Vendor Lock In and Hidden Dependencies

Perhaps the most unsettling finding is the degree of vendor lock-in. APRA noted that some institutions have become dependent on a single provider for many of their AI instances. Only a few could show an exit plan or substitution strategy. That’s like building your entire house on a foundation supplied by one company with no backup plan. And it gets worse: AI can be present in upstream dependencies that entities may not even be aware of. You might think you’re using a simple cloud service, but underneath it’s powered by an AI model you never vetted.

New Standards for Non Human Identities

The focus on identity and permission controls isn’t just coming from regulators. The FIDO Alliance, known for its work on passwordless authentication, has formed an Agentic Authentication Technical Working Group. They’re developing specifications for agent-initiated commerce. FIDO’s core insight is that existing authentication and authorization models were designed for human interaction, not delegated actions performed by software. Service providers need ways to verify who or what authorizes actions and under what conditions.
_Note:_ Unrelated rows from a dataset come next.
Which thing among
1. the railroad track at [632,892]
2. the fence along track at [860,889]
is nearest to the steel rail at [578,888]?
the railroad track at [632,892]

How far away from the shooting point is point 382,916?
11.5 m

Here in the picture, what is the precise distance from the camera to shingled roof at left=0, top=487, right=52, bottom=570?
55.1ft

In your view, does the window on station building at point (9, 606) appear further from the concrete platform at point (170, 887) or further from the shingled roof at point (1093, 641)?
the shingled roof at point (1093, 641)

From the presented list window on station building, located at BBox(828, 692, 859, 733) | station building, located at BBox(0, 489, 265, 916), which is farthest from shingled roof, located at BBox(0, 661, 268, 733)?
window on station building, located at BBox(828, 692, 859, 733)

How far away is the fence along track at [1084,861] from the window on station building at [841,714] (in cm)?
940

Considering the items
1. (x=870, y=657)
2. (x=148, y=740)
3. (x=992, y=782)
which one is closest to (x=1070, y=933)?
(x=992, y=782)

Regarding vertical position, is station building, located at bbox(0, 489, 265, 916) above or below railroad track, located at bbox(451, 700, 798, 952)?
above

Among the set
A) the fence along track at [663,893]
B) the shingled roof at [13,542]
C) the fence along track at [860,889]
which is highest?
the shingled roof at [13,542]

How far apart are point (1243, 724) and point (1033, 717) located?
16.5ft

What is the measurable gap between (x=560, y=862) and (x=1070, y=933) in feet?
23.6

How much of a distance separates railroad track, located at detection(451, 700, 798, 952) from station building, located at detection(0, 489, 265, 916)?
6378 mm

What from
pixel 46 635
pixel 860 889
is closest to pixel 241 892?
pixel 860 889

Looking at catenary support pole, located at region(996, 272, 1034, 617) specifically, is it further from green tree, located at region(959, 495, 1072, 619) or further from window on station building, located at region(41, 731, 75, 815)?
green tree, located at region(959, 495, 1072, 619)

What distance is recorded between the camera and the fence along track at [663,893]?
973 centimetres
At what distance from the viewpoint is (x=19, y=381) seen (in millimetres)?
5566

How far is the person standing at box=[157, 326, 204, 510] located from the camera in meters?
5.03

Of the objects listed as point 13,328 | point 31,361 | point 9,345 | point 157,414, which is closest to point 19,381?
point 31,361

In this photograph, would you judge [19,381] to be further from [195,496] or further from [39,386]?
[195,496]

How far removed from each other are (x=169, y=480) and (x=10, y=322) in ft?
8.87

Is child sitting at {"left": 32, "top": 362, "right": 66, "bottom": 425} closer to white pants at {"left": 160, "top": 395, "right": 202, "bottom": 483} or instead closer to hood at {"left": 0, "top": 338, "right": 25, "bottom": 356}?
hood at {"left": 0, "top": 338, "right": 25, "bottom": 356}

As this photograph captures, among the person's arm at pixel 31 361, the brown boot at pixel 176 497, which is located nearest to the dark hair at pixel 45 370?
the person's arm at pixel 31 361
Vendors are already lining up with solutions. Google has presented its Agent Payments Protocol, while Mastercard is pushing its Verifiable Intent framework. Both aim to give service providers a way to authenticate and authorize AI agents acting on behalf of humans. It’s a glimpse into a future where your AI assistant books flights, pays bills, and negotiates contracts, all while proving it has your permission.

The Centre for Internet Security, a non-profit largely funded by the U.S. Department of Homeland Security, has also weighed in. They published AI security companion guides that map their CIS Controls v8.1 to large language models, AI agents, and Model Context Protocol environments. The LLM guide covers prompt injection and sensitive data issues, while the MCP guide focuses on secure access by software tools and non-human identities. These guides are a practical starting point for any organization struggling to implement AI security controls.

As AI agents proliferate across financial services and beyond, the gap between deployment and governance is becoming a chasm. Regulators are starting to ask the tough questions. The industry’s response whether through better board education, stricter vendor management, or new authentication standards will determine whether AI agents become a force for efficiency or a ticking time bomb.